4. `EvalClient.send_result_to_server(bboxes, scores, labels)`: Send a result to the evaluation server. This accepts three arguments of sizes Nx4, Nx1, Nx1, which are the bounding box co-ordinates (x1, y1, x2, y2) representing the bounding box left-top and right-bottom points, bounding box scores and labels.
5. `EvalClient.stop_stream()`: Requests server to stop processing the current stream. This also writes intermediate timestamped output.
6. `EvalClient.close(filename='results.json')`: Closes the evaluation client object, processes the generated intermediate output files and creates the `results.json` output file. Should only be called when all processing is done.
7. `EvalClient.get_state()`: Returns the state of the current evaluation client object (which stores info such as currently processing stream and so on). Useful for multiprocessing applications.
8. `EvalClient.get_stream_start_time()`: Get the time the current stream's first frame was received.

For example applications using the sap_toolkit, check out the baseline examples [here](https://github.com/karthiksharma98/sap-starterkit).


## Architecture

The streaming perception task requires a perception system to receive frames at a constant frame rate. Outputs from the system must also be timestamped for evaluation. This toolkit takes care of these tasks. 

A block diagram explaining how the toolkit works is shown below:

![sap_toolkit_block](sap_toolkit_block.png)

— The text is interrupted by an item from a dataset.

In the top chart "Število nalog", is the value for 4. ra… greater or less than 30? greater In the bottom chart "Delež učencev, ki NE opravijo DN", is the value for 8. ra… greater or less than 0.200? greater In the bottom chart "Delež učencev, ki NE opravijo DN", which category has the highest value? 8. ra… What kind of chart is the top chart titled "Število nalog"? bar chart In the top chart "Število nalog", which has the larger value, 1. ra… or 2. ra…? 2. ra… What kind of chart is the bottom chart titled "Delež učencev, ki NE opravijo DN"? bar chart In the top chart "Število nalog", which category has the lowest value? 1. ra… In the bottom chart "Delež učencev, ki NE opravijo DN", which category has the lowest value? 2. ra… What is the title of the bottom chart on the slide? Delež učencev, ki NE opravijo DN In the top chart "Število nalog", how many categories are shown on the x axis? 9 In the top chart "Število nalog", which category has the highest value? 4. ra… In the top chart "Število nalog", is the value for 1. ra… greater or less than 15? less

1. When the server module is run, it launches two additional processes, one for streaming frames and one for receiving results from the client.
2. When an `EvalClient` object is created on the client side, it communicates with the server. When it requests a stream for a specific sequence (sequence here refers to a single video in the dataset), all the images in the sequence are first loaded to shared memory. Shared memory is used for inter-process communication as it is the fastest method with negligible IPC latency.
3. The image server then begins streaming the frames to the client as they become available (based on the current clock value).
4. The client can at any time send its result to the server. This is handled asynchronously on the client side. When the server receives the result, it timestamps it and stores it.
5. When the client requests to stop the current stream, the timestamped results for a particular sequence are written to an intermediate output file.
6. When the client requests to close the EvalClient object using the `close()` call, all the intermediate output is converted to the COCO format (result for a particular query image) and written out to a .json file. This .json file is what is uploaded to the challenge website.